Memory	Stored conversation history re-injected into prompts to maintain context across turns. The LLM itself is stateless; memory is managed by the system.
Type hints	Python annotations specifying parameter and return types. Used by tool-calling systems to understand function signatures.
Docstring	Documentation inside a Python function describing what it does. Tool-calling systems use docstrings to explain tools to the LLM.

Section 06: Neural Networks

Term	Definition
Neural network	A model made of layers of neurons connected by weights and biases. Learns by adjusting these parameters to minimize a loss function.

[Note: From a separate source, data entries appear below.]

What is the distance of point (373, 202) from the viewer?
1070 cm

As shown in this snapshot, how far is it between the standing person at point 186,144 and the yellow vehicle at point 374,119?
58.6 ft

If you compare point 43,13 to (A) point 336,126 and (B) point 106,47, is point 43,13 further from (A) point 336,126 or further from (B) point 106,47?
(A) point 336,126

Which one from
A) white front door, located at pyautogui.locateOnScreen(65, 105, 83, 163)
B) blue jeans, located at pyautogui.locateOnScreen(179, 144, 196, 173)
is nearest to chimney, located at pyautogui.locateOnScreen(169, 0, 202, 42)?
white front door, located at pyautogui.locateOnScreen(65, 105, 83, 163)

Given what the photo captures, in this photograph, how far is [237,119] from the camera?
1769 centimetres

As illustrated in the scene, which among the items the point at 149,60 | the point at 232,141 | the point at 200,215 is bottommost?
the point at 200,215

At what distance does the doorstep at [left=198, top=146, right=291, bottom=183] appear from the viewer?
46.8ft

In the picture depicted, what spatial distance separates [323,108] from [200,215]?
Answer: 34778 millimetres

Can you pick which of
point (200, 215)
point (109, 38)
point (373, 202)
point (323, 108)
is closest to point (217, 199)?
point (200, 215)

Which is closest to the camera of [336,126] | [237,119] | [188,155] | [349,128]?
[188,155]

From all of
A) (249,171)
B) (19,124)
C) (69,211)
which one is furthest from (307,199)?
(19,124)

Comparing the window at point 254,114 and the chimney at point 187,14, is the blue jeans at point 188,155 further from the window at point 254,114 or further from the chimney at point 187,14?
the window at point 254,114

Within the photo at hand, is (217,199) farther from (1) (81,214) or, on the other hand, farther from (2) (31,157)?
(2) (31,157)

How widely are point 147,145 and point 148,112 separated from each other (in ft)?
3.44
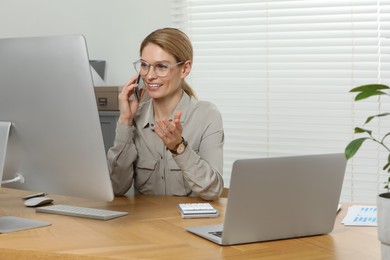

Machine learning (ML)	Training models to learn patterns from data rather than programming rules by hand. LLMs are one example.
Forward pass	Computing the output of a network from its inputs, layer by layer.
Pre-activation	The weighted sum plus bias before the activation function is applied: z = w*x + b.
Activation function	A nonlinear function (tanh, ReLU, sigmoid) applied after the pre-activation. Without it, stacking layers would just produce another linear function.
Hidden layer	A layer between input and output. Called "hidden" because its values are not directly observed.
Backpropagation	Computing how each parameter affects the loss by applying the chain rule backward through the network. About 2/3 of compute per training step.
Gradient	The partial derivative of the loss with respect to a parameter. Points in the direction of steepest increase; we step the opposite way.
Gradient descent	The algorithm for updating parameters: w = w - learning_rate * gradient.
Learning rate	How big each gradient descent step is. Too large: training oscillates. Too small: training is slow.
Mean squared error (MSE)	A loss function: the average squared difference between predictions and targets. The same metric used in curve fitting.
Cross-entropy loss	A loss function for classification (predicting one of many categories). Used in LLMs for next-token prediction.
Overfitting	When a model memorizes training data (including noise) instead of learning the underlying pattern. Detected by rising validation loss.
Train/validation split	Holding out some data to test generalization. The model trains on one set and is evaluated on the other.
Early stopping	Saving the model at the lowest validation loss and stopping training there. Prevents overfitting. This is what nanoGPT's train.py does.
Normalization	Scaling inputs and outputs to a standard range (e.g., [0, 1]) before training, so gradients are well-behaved across features.
Automatic differentiation	PyTorch's ability to compute all gradients automatically via loss.backward(), replacing hand-coded backpropagation.
Adam optimizer	An adaptive learning rate optimizer that adjusts step sizes per parameter. Converges faster than plain gradient descent.